Sam Raimi’s track record hasn’t been all that great recently. He seems to be doing okay with Spartacus: Blood and Sand but his “Drag Me To Hell” movie was a dud and now his other fantasy television show, Legend of the Seeker, seems to have been dropped from the fall lineup. Rumors hit the Web this week that ABC Domestic Television is pulling the plug on the show, which is filmed in New Zealand, where Raimi and partner Rob Tapert once launched the mega showsHercules: The Legendary Journeys and Xena: Warrior Princess.
ABC was behind the show after Tribune Broadcasting announced it would not pick up Legend of the Seeker for a third season. Tribune’s departure seemed a small loss to fans who complain constantly about Tribune’s brutal treatment of genre shows. But that is neither here nor there. ABC Domestic Television ran into a dead end when it came to finding a new distributor for the show.
Even the SyFy Channel, which carries such dreck as Merlin, decided to stay with the lame and cheaply presentable pseudo-medieval fantasy rather than pick up the Seeker’s higher production quality (and costs). Author Terry Goodkind, on whose books the Seeker series is based, has remained quiet throughout the brouhaha, perhaps because he was stung by the resentment of his hardcore book fans towards the Raimi/Tapert production.

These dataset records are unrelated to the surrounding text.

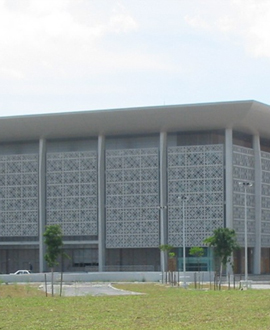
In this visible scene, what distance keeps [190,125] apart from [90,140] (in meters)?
10.4

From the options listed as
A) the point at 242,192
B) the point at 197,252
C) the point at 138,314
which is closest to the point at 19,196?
the point at 197,252

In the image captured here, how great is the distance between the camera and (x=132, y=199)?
71562 mm

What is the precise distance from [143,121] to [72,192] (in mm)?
10068

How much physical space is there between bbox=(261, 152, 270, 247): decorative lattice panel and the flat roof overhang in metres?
2.61

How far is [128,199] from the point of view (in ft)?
235

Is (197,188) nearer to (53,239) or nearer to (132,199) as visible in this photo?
(132,199)

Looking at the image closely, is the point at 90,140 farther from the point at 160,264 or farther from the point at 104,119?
the point at 160,264

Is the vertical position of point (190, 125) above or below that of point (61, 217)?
above

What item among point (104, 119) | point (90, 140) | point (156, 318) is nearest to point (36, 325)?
point (156, 318)

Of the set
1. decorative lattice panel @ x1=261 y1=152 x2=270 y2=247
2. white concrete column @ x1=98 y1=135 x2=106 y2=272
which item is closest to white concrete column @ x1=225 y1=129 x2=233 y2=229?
decorative lattice panel @ x1=261 y1=152 x2=270 y2=247

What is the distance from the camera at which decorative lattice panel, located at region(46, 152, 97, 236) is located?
72938 millimetres

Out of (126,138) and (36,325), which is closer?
(36,325)

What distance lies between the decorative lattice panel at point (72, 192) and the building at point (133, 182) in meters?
0.09

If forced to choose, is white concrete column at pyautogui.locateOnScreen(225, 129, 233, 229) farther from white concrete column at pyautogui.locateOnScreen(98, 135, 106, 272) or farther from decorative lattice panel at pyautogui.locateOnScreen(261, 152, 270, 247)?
white concrete column at pyautogui.locateOnScreen(98, 135, 106, 272)
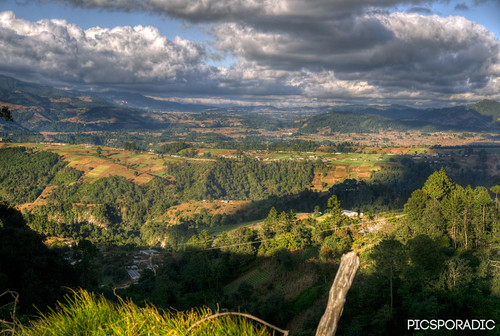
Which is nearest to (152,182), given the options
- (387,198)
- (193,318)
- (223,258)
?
(387,198)

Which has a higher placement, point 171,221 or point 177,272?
point 177,272

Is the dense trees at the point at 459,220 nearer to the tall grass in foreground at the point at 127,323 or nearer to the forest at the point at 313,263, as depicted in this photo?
the forest at the point at 313,263

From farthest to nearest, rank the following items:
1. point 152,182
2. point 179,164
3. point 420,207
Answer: point 179,164, point 152,182, point 420,207

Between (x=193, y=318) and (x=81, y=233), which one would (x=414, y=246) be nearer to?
(x=193, y=318)

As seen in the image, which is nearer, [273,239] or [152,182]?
[273,239]

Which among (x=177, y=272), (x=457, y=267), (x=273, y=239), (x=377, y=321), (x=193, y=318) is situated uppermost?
(x=193, y=318)

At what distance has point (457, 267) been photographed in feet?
56.6

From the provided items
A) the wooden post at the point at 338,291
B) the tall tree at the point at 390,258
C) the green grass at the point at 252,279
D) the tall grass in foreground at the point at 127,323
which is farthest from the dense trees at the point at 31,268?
the wooden post at the point at 338,291

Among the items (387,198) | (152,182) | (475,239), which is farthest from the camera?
(152,182)

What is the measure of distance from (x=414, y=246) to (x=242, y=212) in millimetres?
65300

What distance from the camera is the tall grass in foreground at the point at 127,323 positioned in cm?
251

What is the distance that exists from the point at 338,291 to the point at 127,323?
1525 millimetres

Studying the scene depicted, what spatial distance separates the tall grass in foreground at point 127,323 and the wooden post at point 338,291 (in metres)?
0.41

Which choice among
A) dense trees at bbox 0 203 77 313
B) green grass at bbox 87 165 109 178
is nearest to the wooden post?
dense trees at bbox 0 203 77 313
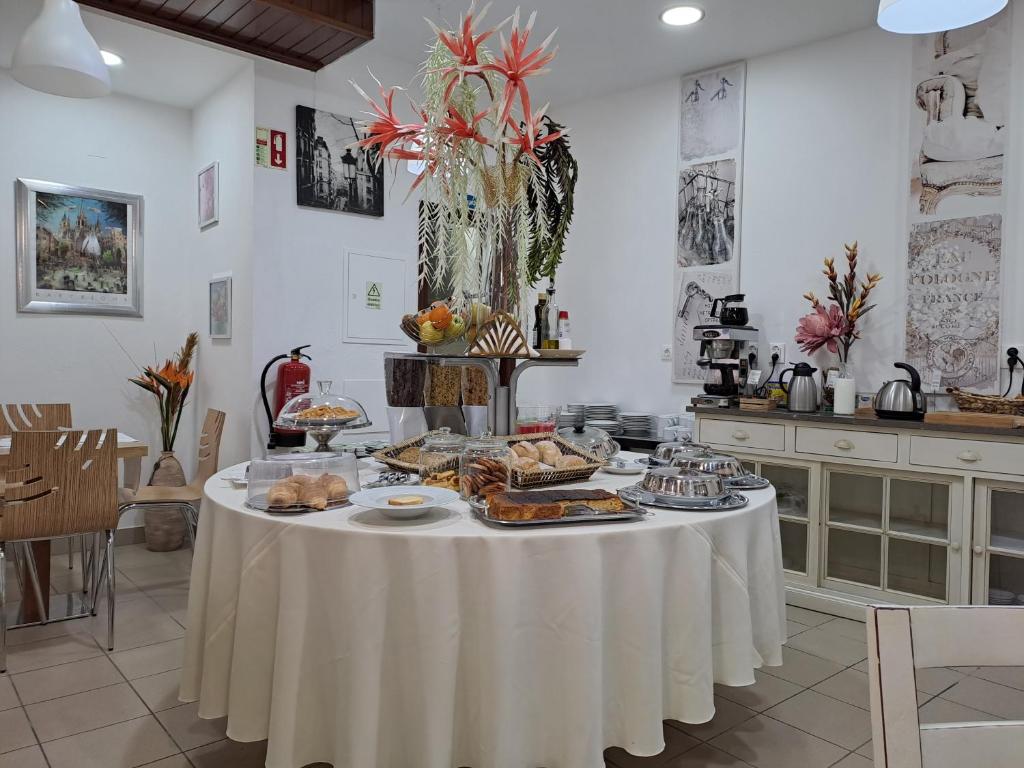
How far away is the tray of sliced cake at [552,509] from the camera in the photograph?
1714mm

Although the show was unfairly compared to Hercules: The Legendary Journeysand Xena: Warrior Princess, it seems in retrospect that perhaps Raimi and Tapert should have leaned on that formula a little more rather than try to be faithful to Goodkind’s idea of serious fantasy.
Meanwhile, back on the Internet, fans of the TV show are preparing a massive protest campaign that is sure to become a PR headache for ABC Domestic Television. Several resourceful fans have dug up the names and email addresses of many Disney/ABC employees and they are collecting signatures to demand that the show be given a third season.

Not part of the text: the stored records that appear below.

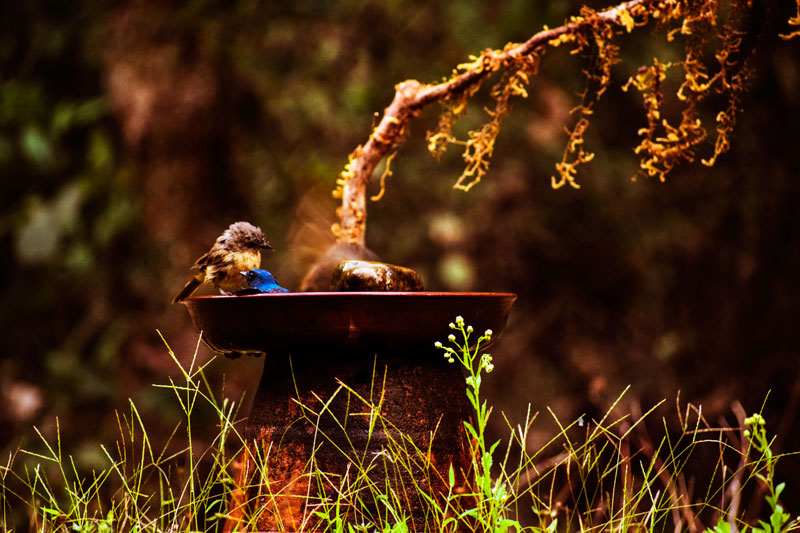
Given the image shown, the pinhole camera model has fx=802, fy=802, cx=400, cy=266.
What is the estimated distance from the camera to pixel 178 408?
14.2 feet

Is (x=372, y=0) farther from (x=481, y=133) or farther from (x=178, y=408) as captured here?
(x=481, y=133)

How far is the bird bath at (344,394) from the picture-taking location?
1.51 meters

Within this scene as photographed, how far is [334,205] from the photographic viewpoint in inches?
185

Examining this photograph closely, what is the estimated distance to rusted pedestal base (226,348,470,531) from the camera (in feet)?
5.04

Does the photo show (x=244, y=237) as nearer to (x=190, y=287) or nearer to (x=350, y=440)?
(x=190, y=287)

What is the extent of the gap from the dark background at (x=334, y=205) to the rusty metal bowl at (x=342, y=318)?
2.24 meters

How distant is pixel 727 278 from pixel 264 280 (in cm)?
331

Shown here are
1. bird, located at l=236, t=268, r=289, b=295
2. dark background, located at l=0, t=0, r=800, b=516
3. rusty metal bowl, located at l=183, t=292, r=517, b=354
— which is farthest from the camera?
dark background, located at l=0, t=0, r=800, b=516

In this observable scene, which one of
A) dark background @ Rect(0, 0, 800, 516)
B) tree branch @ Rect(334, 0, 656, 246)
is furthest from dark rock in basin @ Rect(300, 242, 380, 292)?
dark background @ Rect(0, 0, 800, 516)

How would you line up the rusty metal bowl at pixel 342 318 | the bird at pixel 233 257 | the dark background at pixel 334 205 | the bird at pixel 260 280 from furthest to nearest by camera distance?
the dark background at pixel 334 205 → the bird at pixel 233 257 → the bird at pixel 260 280 → the rusty metal bowl at pixel 342 318

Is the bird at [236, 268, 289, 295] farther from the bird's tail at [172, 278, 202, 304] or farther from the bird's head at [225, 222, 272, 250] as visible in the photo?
the bird's tail at [172, 278, 202, 304]

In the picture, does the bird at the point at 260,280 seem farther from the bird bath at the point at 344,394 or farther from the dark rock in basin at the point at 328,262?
the dark rock in basin at the point at 328,262

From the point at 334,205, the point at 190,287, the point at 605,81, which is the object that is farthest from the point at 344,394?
the point at 334,205

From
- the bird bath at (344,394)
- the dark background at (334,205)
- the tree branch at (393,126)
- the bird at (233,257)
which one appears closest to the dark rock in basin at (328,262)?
the tree branch at (393,126)
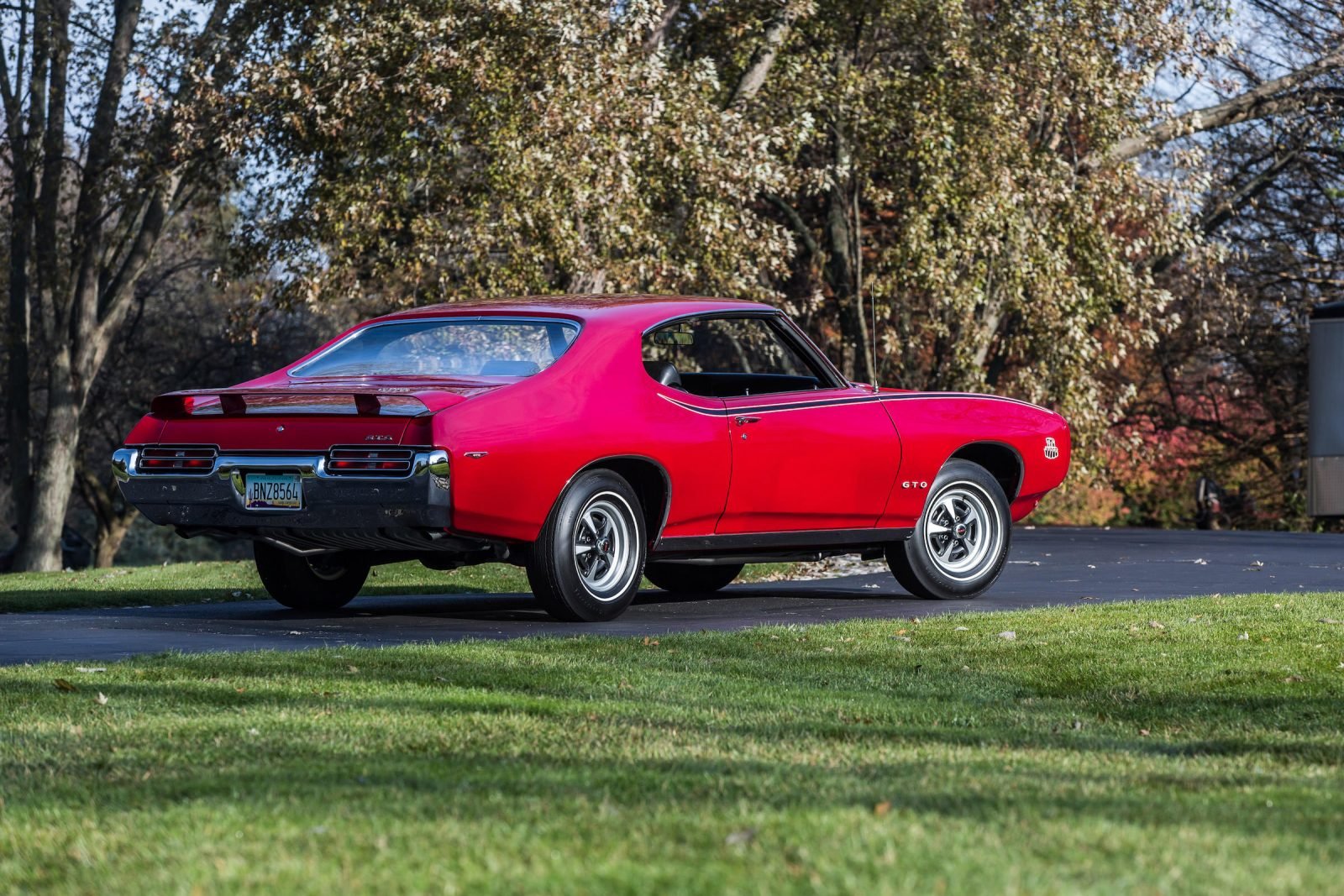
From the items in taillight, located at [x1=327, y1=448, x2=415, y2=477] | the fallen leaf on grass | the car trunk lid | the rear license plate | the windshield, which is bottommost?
the fallen leaf on grass

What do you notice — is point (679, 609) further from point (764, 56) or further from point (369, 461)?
point (764, 56)

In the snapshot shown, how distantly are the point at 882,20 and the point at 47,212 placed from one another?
11423mm

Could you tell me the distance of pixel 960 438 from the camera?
11.0 meters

If the show is so popular, then why was it cancelled? Tribune’s machinations may explain part of the problem but it could also be that Hulu and iTunes played a part in the Seeker’s failure to complete his quest. Is it time for ABC to launch a direct-to-Internet channel? Maybe that is a suggestion that the Seeker fans should put forward. It could help ABC save face and maybe spark a revolution in television programming that some feel is inevitable anyway.